Stored dataset items

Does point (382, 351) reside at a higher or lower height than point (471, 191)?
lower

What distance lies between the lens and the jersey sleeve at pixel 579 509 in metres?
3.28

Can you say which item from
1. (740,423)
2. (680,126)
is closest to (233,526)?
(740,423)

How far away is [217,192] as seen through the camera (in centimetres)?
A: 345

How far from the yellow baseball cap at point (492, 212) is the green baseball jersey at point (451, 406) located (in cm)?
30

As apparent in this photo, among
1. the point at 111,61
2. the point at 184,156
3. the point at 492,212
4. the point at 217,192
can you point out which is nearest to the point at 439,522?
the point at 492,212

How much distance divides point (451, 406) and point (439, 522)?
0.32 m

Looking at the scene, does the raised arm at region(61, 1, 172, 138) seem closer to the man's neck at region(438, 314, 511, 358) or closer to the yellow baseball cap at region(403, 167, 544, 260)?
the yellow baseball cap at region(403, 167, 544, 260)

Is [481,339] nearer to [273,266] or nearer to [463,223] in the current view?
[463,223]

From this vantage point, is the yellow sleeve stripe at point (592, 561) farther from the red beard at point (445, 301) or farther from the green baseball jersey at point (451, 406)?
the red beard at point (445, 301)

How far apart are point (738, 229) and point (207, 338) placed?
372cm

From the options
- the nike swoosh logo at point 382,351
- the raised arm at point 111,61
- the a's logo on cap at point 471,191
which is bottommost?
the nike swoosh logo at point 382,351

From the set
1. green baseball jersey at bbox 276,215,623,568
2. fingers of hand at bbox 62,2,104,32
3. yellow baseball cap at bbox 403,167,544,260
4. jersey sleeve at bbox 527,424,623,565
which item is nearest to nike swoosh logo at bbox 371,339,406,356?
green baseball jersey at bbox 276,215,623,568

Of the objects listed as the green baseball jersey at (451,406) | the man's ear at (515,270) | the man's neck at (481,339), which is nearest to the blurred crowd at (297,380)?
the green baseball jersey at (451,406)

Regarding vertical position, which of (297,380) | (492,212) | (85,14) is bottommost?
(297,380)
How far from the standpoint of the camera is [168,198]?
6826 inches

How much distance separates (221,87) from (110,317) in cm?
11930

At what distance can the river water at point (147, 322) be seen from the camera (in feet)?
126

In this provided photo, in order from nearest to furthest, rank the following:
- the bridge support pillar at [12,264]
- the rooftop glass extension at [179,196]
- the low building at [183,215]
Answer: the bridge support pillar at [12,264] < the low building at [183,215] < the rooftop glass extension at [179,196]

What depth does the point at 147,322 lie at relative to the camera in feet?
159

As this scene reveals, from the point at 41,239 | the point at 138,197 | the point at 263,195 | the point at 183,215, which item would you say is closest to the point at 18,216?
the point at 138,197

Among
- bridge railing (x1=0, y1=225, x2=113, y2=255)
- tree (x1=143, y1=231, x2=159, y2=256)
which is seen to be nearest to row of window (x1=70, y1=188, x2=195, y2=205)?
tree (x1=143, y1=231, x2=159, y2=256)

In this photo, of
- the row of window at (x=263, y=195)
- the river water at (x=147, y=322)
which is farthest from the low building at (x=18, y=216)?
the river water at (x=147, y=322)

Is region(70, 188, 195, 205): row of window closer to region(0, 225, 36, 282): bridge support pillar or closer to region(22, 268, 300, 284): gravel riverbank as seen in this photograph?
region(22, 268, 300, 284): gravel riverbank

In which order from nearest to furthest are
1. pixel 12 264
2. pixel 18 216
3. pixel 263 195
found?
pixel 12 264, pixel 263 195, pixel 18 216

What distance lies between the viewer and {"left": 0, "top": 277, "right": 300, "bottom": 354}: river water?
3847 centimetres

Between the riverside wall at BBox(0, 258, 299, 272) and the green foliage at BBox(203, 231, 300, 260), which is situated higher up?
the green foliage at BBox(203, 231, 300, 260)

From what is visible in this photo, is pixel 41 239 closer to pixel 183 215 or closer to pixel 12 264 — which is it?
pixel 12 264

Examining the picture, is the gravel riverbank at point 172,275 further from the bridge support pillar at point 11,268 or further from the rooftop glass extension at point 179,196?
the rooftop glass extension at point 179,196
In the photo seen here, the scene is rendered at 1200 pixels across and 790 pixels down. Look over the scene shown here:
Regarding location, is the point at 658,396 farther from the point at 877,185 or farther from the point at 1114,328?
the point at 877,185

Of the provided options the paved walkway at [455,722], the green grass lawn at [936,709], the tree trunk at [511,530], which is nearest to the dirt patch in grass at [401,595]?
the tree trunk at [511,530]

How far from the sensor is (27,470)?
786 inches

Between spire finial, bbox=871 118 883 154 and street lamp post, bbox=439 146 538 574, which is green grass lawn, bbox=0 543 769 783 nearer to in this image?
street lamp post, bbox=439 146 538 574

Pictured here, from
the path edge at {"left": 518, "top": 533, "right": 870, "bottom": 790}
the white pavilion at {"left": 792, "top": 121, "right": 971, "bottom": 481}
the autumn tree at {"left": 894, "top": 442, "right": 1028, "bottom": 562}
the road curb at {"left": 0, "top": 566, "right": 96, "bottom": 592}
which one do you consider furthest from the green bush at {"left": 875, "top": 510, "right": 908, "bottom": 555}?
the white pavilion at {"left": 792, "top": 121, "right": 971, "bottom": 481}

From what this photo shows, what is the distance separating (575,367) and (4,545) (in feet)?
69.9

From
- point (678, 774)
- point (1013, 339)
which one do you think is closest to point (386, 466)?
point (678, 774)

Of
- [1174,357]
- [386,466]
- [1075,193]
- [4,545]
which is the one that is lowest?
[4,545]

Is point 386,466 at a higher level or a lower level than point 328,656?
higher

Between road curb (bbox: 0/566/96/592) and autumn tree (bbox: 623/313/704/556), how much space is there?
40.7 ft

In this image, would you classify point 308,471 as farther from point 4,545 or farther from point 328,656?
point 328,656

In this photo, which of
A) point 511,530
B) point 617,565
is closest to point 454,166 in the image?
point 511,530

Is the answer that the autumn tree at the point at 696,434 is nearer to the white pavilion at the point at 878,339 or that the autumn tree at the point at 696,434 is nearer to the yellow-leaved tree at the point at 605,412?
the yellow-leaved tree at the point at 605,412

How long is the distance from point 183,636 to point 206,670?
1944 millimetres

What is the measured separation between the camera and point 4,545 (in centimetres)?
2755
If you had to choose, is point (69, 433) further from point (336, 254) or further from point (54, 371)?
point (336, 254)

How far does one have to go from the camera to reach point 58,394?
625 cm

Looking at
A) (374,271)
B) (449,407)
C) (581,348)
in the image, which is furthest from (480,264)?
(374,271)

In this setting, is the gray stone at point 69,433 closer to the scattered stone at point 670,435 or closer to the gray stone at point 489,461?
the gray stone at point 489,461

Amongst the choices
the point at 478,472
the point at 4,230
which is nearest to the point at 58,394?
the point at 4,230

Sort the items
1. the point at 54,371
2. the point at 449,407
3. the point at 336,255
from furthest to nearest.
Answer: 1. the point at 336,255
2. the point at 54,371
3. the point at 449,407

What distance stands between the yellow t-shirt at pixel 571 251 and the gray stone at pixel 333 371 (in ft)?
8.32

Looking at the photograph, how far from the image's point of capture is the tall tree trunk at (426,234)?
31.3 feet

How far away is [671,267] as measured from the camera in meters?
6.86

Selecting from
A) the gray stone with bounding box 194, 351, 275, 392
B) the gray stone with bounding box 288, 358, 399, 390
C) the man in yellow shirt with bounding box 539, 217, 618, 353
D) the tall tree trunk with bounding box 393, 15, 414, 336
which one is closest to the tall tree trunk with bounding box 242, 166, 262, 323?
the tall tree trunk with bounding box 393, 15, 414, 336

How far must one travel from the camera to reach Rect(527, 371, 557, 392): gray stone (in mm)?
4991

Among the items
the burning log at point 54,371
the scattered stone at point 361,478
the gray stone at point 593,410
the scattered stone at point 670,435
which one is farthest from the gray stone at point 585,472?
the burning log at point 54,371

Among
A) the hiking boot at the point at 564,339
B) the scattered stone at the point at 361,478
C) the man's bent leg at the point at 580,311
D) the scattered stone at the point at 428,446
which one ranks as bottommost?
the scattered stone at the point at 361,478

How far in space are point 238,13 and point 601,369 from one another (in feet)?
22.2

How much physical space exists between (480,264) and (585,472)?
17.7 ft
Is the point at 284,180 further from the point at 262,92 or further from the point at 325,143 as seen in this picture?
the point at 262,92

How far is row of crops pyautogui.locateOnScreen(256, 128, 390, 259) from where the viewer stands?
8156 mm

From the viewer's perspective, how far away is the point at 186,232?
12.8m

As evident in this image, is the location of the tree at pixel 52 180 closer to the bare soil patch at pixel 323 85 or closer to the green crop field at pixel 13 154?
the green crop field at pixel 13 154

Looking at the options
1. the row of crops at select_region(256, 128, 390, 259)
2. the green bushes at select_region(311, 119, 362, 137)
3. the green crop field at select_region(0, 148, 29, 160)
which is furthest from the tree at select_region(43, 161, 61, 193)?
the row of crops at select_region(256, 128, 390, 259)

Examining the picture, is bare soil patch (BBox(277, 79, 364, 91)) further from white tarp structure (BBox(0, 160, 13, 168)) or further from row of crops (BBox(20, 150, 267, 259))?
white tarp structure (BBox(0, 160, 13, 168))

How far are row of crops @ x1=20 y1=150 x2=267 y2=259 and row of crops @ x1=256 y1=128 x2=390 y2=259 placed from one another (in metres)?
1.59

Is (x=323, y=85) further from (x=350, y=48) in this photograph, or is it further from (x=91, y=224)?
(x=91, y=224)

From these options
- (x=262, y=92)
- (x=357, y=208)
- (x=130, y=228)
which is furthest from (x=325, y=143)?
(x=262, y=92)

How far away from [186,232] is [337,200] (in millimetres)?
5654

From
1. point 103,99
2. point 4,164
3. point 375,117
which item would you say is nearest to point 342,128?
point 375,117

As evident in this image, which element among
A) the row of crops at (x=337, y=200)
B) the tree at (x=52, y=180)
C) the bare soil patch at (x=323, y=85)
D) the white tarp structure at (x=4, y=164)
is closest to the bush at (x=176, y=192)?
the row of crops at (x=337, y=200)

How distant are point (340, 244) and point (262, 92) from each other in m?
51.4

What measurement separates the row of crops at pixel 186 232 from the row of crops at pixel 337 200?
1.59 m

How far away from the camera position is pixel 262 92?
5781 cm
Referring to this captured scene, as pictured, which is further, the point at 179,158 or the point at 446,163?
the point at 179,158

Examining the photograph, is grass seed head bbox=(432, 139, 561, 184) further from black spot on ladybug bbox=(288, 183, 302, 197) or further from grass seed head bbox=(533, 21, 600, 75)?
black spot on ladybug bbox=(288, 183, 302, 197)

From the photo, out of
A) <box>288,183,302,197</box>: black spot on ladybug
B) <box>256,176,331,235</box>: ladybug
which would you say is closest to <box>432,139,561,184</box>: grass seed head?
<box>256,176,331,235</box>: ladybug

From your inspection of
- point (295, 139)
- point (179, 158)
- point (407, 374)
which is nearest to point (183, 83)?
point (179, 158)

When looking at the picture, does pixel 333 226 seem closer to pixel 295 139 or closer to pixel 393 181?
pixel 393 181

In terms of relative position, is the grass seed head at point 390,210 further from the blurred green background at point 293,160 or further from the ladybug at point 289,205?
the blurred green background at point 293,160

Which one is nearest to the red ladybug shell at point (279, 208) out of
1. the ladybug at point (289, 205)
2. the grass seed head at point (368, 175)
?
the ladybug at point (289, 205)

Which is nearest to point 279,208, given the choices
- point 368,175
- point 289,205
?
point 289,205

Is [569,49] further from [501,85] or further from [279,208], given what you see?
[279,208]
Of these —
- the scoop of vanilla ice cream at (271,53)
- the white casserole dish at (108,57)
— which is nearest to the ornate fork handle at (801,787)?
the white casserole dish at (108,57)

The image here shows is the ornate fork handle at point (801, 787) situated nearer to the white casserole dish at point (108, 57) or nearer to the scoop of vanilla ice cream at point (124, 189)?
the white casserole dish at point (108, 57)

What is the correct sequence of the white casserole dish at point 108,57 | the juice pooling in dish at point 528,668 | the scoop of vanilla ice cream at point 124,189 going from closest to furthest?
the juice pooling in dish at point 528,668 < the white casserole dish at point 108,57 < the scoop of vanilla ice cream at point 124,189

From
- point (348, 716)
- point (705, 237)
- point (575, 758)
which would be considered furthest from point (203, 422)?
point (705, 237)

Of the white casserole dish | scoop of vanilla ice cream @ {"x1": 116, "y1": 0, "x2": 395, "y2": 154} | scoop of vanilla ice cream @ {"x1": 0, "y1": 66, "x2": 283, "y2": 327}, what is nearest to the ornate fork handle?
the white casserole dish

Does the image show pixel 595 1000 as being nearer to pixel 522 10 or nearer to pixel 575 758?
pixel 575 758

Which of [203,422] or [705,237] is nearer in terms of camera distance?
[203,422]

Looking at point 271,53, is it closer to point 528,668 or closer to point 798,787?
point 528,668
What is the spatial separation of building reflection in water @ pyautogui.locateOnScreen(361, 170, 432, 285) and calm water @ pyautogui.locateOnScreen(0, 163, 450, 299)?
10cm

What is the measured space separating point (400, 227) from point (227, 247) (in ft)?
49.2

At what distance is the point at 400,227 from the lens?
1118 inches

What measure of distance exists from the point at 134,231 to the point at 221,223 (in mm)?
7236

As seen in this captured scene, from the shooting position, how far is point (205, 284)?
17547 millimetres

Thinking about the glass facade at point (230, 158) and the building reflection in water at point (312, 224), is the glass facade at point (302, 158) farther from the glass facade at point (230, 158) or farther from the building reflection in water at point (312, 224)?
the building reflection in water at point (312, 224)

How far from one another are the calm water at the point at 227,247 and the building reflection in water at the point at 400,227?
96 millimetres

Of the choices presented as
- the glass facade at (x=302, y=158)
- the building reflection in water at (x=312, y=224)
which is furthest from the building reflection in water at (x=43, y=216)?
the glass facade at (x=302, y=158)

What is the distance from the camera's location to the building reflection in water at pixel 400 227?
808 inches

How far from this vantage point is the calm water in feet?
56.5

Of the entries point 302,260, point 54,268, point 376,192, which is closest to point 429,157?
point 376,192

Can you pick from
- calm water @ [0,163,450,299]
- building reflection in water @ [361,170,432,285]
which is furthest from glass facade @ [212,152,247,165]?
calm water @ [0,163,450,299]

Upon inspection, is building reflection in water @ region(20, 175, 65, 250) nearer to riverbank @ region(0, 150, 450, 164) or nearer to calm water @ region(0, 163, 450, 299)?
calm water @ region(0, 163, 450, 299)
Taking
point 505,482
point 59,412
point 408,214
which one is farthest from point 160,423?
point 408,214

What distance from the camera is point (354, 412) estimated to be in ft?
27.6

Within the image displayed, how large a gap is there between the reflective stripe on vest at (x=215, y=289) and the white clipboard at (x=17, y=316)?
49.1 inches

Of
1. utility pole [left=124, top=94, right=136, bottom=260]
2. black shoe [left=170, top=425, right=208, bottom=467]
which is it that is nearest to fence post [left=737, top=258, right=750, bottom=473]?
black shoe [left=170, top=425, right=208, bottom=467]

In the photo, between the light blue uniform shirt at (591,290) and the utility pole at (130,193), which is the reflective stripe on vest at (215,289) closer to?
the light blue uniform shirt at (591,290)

§ Task directions
Return exactly the lines from the one containing "What is the distance from" to the last line of the data, and nothing more.

§ Answer for this exercise
What is the distance from the camera's location to the building reflection in water at pixel 400 227?
808 inches

How far from this vantage point is the calm water in feet?
56.5

Of the entries point 302,260, point 54,268, point 376,192, which is closest to point 429,157?
point 376,192

Can you pick from
- calm water @ [0,163,450,299]
- building reflection in water @ [361,170,432,285]
which is furthest from glass facade @ [212,152,247,165]?
calm water @ [0,163,450,299]

Upon inspection, is building reflection in water @ region(20, 175, 65, 250) nearer to riverbank @ region(0, 150, 450, 164) or nearer to calm water @ region(0, 163, 450, 299)?
calm water @ region(0, 163, 450, 299)
Taking
point 505,482
point 59,412
point 408,214
which one is farthest from point 160,423?
point 408,214

What distance from the camera is point (354, 412) estimated to be in ft?
27.6

Within the image displayed, how large a gap is there between the reflective stripe on vest at (x=215, y=289) and the white clipboard at (x=17, y=316)?
49.1 inches

Of
1. utility pole [left=124, top=94, right=136, bottom=260]
2. black shoe [left=170, top=425, right=208, bottom=467]
which is it that is nearest to fence post [left=737, top=258, right=750, bottom=473]?
black shoe [left=170, top=425, right=208, bottom=467]

In the photo, between the light blue uniform shirt at (591,290) and the utility pole at (130,193), which is the reflective stripe on vest at (215,289) closer to?
the light blue uniform shirt at (591,290)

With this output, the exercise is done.